Whether long constant-power flights are good or bad I don’t know; I have heard arguments both ways. But of course constant power is how we all fly normally – especially with a turbo engine where MP is maintained over altitude.

Administrator
Shoreham EGKA, United Kingdom

placido wrote:

there is no need of mineral oil for just one cylinder

I am not sure if this is true. https://www.lycoming.com/content/hard-facts-about-engine-break

The secret to break-in is this: allowing the rings to wear on the cylinder walls without getting them too hot. Long cross-countries are the best medicine for break-in. The cylinders get consistent ring pressure and the process happens much more quickly.

From https://generalaviationnews.com/2012/09/05/how-to-break-in-your-engine/

These same break-in procedures also apply if a cylinder replacement takes place during the life of the engine.

When I had one cylinder pulled, after >2000 hours, the shop specializing on engine overhauls, explicitly mentioned to me to use straight mineral oil during break-in, even with only one cylinder.

United States

So the fuel seems more than enough. It is cylinder 5 that got exchanged. We will monitor if we get a gradual decrease of the CHT over the next 10 hours. According to the shop there is no need of mineral oil for just one cylinder, so we are running on regular oil.
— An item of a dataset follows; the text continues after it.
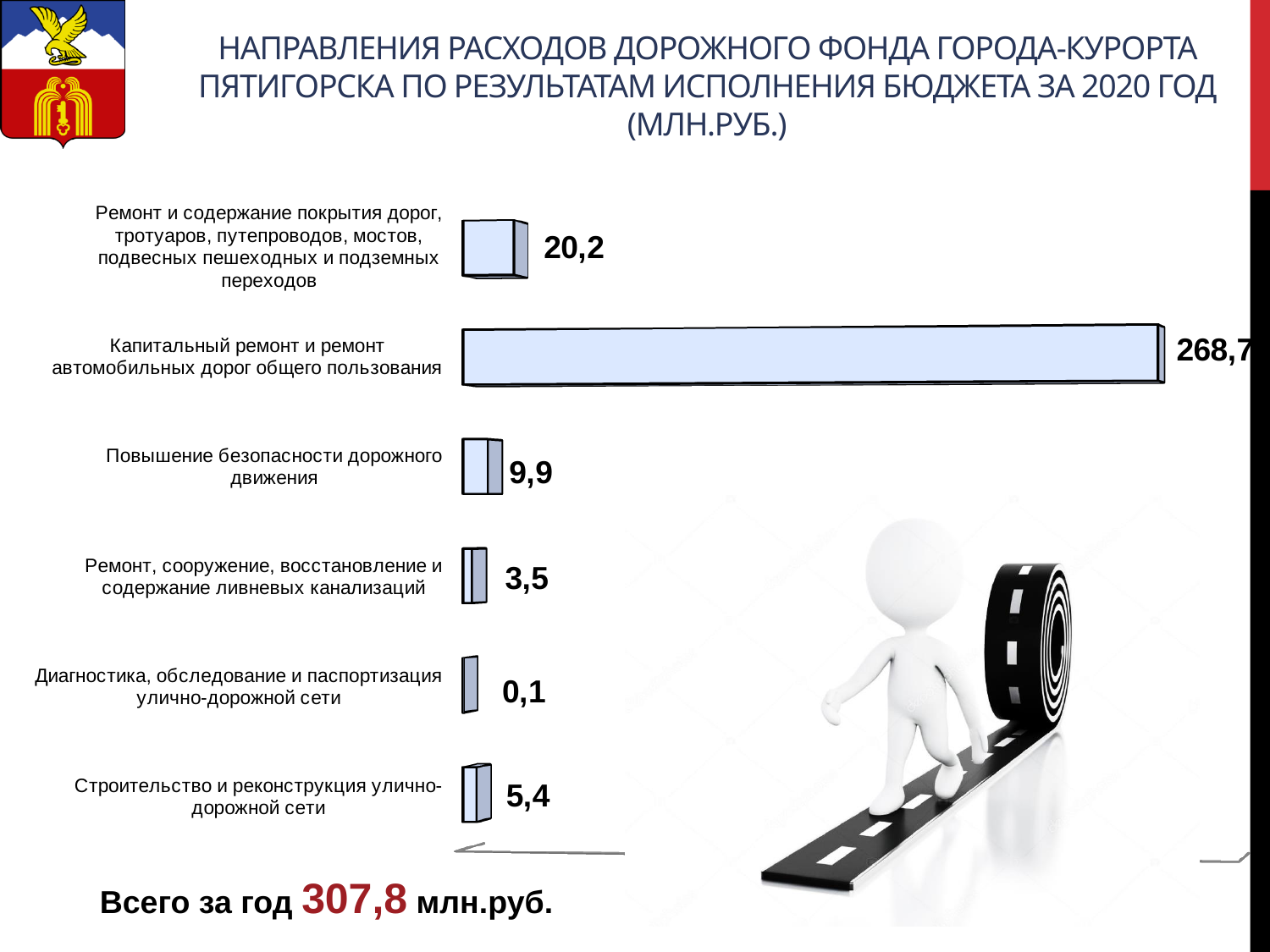
На сколько значение категории «Капитальный ремонт и ремонт автомобильных дорог общего пользования» больше значения категории «Ремонт и содержание покрытия дорог, тротуаров, путепроводов, мостов, подвесных пешеходных и подземных переходов»? 248,5 Какое значение указано для категории «Капитальный ремонт и ремонт автомобильных дорог общего пользования»? 268,7 Какая из двух категорий имеет большее значение: «Повышение безопасности дорожного движения» или «Строительство и реконструкция улично-дорожной сети»? Повышение безопасности дорожного движения Сколько категорий показано на диаграмме? 6 Какое значение указано для категории «Диагностика, обследование и паспортизация улично-дорожной сети»? 0,1 В каких единицах измерения приведены значения на диаграмме согласно заголовку? млн.руб. Какое значение указано для категории «Строительство и реконструкция улично-дорожной сети»? 5,4 Какая категория имеет наименьшее значение на диаграмме? Диагностика, обследование и паспортизация улично-дорожной сети Какова общая сумма расходов за год, указанная на слайде? 307,8 млн.руб. Какой тип диаграммы показан на слайде? Столбчатая (bar chart) Какое значение указано для категории «Повышение безопасности дорожного движения»? 9,9 Какая категория имеет наибольшее значение на диаграмме? Капитальный ремонт и ремонт автомобильных дорог общего пользования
How much hotter would a new cylinder run compared to the old ones. Is 30 to 35 degrees about right or is the difference too much?

LSZH

A TB21 is 250HP also.

Administrator
Shoreham EGKA, United Kingdom

29 USG/hr is about right for a 285hp TCM IO520 full power full rich setting. Anything less will tend to increase the CHTs during initial climb.

EBKT

That’s a TB21…

Mainz (EDFZ) & Egelsbach (EDFE), Germany

Assuming the fuel flow is accurate, 110 is 29 USG/hr which is way more than enough. In fact it is probably way too much for a 250HP IO540 and I wonder who set up that fuel servo.

Administrator
Shoreham EGKA, United Kingdom

I also thought about this as I recall having a FF of about 115 lt at WOT but now I see less than 110 but it gets slightly more after a few minutes.

LSZH

Yes that is a good point. I don’t know about the TB21 but on the TB20 it is common to have the full rich fuel flow (RSA5 fuel servo) set too low; about 22 USG/hr. It should be set to 24-25 USG/hr. That makes a big difference to climb CHTs and has no impact on cruise because you lean to peak EGT anyway (most TB21s seem to be flown 50-100F ROP but that’s another discussion, with the TIT being limiting ).

Administrator
Shoreham EGKA, United Kingdom

Maybe your full-rich fuel-flow needs to be a bit higher. Are you WOT, full RPM and full rich for initial climb?